Set Theory – Axiom of Choice: Ultrafilter vs. Vitali Set

axiom-of-choicelo.logicmeasure-theoryset-theoryultrafilters

It is well known that from a free (non-principal) ultrafilter on $\omega$ one can define a non-measurable set of reals. The older example of a non-measurable set is the Vitali set,
a set of representatives for the equivalence classes of the relation on the reals "the same modulo a rational number". Is it known whether you can have one without the other?
I.e., is ZF consistent with the existence of a set of representatives for the Vitali equivalence relation without having a free ultrafilter on $\omega$?

What about the other direction?
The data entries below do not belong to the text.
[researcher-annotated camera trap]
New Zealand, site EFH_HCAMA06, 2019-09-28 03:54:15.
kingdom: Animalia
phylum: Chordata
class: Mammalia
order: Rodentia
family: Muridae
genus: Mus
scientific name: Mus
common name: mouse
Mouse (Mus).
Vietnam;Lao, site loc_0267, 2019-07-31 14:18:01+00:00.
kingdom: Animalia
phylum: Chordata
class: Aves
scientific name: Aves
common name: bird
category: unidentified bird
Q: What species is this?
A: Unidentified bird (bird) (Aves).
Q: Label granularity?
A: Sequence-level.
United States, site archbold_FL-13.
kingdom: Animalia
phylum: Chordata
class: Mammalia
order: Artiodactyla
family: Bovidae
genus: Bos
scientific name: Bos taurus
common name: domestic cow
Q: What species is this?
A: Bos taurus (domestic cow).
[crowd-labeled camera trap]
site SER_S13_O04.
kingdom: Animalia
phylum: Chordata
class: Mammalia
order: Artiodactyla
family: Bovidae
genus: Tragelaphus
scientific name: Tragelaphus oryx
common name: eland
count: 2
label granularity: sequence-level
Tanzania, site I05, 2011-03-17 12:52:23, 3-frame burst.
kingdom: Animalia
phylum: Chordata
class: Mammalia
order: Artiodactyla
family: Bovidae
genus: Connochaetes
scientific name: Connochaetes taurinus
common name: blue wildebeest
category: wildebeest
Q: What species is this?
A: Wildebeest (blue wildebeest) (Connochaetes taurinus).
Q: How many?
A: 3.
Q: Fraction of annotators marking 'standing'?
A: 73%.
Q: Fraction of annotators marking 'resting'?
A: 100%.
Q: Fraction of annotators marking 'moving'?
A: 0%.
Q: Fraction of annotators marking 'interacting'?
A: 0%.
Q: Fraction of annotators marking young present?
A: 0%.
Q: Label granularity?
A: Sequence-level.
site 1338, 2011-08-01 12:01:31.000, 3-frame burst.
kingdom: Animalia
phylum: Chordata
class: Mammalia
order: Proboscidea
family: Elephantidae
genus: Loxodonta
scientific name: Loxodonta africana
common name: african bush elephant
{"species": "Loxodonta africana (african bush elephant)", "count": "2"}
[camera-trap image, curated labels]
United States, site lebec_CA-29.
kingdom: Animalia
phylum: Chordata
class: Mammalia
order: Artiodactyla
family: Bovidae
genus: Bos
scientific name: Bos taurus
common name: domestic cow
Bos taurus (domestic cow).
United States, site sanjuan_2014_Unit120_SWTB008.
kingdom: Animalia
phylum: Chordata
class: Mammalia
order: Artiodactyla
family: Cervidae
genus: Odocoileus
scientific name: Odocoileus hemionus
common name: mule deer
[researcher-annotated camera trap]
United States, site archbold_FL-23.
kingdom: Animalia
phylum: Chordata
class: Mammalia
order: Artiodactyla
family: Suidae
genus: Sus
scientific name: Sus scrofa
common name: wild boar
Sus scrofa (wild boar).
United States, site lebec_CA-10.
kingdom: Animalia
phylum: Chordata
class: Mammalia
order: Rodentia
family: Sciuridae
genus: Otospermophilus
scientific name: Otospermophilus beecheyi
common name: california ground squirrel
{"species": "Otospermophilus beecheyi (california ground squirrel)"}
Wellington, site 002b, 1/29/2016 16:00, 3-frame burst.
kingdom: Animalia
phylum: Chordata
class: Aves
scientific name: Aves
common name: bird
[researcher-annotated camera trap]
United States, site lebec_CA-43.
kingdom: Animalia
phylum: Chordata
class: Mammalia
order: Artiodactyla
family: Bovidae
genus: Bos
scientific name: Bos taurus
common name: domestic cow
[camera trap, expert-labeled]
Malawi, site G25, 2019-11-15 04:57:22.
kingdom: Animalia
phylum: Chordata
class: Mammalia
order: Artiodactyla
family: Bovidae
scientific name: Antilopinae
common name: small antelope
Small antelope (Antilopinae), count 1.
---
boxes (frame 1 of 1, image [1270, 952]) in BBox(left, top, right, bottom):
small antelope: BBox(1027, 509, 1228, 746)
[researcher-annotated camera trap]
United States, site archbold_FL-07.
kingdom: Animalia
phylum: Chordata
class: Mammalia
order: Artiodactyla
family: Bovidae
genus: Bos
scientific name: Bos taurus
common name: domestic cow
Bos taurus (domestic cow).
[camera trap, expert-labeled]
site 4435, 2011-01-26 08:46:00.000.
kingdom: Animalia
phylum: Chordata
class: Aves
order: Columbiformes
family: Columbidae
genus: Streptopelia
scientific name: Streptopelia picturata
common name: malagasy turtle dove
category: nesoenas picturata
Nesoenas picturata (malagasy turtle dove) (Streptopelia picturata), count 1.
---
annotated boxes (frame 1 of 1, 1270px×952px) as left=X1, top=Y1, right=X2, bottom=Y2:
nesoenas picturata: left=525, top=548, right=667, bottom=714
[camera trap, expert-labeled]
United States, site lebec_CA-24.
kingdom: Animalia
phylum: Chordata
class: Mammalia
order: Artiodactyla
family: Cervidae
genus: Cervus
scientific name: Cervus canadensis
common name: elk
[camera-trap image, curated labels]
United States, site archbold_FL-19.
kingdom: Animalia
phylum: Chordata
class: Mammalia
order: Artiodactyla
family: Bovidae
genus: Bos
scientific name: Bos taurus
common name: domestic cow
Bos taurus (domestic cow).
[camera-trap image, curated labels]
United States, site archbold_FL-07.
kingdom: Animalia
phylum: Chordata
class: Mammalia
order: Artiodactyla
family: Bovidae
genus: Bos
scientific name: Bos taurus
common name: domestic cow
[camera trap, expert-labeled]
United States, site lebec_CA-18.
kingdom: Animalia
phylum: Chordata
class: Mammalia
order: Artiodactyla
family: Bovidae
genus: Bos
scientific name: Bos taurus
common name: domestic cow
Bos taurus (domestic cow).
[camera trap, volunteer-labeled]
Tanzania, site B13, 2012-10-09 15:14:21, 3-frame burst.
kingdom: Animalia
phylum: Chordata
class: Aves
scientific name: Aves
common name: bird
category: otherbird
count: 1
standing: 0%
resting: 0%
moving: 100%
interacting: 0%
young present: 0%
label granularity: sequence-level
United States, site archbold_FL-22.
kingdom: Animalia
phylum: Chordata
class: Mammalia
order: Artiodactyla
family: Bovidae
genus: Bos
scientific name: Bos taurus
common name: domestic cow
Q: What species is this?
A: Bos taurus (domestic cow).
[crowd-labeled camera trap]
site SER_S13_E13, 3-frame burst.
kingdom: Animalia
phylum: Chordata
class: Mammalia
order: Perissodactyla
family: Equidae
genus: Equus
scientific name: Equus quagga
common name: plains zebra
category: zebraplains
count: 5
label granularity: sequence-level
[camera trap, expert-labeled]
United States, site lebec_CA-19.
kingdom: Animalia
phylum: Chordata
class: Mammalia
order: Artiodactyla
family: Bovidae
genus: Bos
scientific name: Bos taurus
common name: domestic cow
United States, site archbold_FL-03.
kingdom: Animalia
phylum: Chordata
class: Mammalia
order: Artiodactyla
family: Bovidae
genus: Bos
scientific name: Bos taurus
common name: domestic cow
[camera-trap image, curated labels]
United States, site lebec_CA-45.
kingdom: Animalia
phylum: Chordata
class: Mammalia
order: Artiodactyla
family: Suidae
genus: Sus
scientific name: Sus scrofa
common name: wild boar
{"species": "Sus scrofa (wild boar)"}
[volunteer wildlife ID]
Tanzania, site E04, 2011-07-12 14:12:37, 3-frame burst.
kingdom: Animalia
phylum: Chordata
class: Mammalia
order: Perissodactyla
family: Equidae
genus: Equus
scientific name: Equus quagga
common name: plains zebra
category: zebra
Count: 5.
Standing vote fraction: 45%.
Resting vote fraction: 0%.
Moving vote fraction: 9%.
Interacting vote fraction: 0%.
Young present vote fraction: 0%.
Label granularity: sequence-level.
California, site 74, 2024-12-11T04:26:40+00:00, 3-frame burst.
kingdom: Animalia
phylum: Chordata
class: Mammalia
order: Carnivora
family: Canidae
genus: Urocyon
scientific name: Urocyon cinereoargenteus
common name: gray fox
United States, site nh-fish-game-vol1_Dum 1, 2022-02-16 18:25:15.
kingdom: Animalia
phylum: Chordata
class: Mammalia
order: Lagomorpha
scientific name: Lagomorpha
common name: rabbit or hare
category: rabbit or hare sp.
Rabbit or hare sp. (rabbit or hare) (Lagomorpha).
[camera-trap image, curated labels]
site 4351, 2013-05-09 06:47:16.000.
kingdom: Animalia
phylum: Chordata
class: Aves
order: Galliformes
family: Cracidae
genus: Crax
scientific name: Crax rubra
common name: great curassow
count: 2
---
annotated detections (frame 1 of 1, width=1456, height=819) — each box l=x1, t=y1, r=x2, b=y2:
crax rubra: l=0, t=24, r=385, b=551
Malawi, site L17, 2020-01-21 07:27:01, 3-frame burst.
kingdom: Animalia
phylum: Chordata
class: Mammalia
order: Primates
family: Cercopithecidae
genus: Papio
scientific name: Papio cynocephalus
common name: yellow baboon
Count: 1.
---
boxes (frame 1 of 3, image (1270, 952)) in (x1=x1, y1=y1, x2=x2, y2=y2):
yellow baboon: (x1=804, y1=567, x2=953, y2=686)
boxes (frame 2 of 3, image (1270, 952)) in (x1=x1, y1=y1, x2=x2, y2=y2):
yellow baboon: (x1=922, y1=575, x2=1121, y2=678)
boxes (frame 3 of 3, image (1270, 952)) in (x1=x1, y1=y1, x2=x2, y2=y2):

I thought I had convinced myself that using an ultrafilter, you can choose representatives for the Vitali equivalence relation, but right now that does not seem clear to me anymore.

Best Answer

Stefan, "low" cardinalities do not change by passing from $L({\mathbb R})$ to $L({\mathbb R})[{\mathcal U}]$, so the answer to the second question is that the existence of a nonprincipal ultrafilter does not imply the existence of a Vitali set.

More precisely: Assume determinacy in $L({\mathbb R})$. Then $2^\omega/E_0$ is a successor cardinal to ${\mathfrak c}$ (This doesn't matter, all we need is that it is strictly larger. That it is a successor is a result of Richard Ketchersid and I in our forthcoming paper on $G_0$-dichotomies, though it was long suspected. It is my understanding that it also follows from unpublished work by Foreman and Magidor).

Force with ${\mathcal P}(\omega)/Fin$ to add a Ramsey ultrafilter, so you are in the model studied by Di Prisco-Todorcevic. (The model was first studied by J.M. Henle, A.R.D. Mathias, and W.H. Woodin, in "A barren extension", in Methods in Mathematical Logic, Lecture Notes in Mathematics 1130, Springer-Verlag, 1985, pages 195-207, where they show for example that no new sets of ordinals are added in this extension.)

In their forthcoming paper on "Borel cardinals and Ramsey ultrafilters" by Ketchersid, Larson, and Zapletal, the question of how the (non-well-ordered) cardinality structure changes by going to this model is studied. I believe there are still many questions left, but one of the problems they have settled is in showing that $2^\omega/E_0$ is still strictly larger than ${\mathfrak c}$. This means we cannot pick representatives of the Vitali classes, of course (if $\sim$ is the Vitali equivalence relation, then ${\mathbb R}/\sim$ and $2^\omega/E_0$ are ``Borel isomorphic''), or else we would have that $2^\omega/E_0$ and $2^\omega$ have the same size by Schroeder-Bernstein.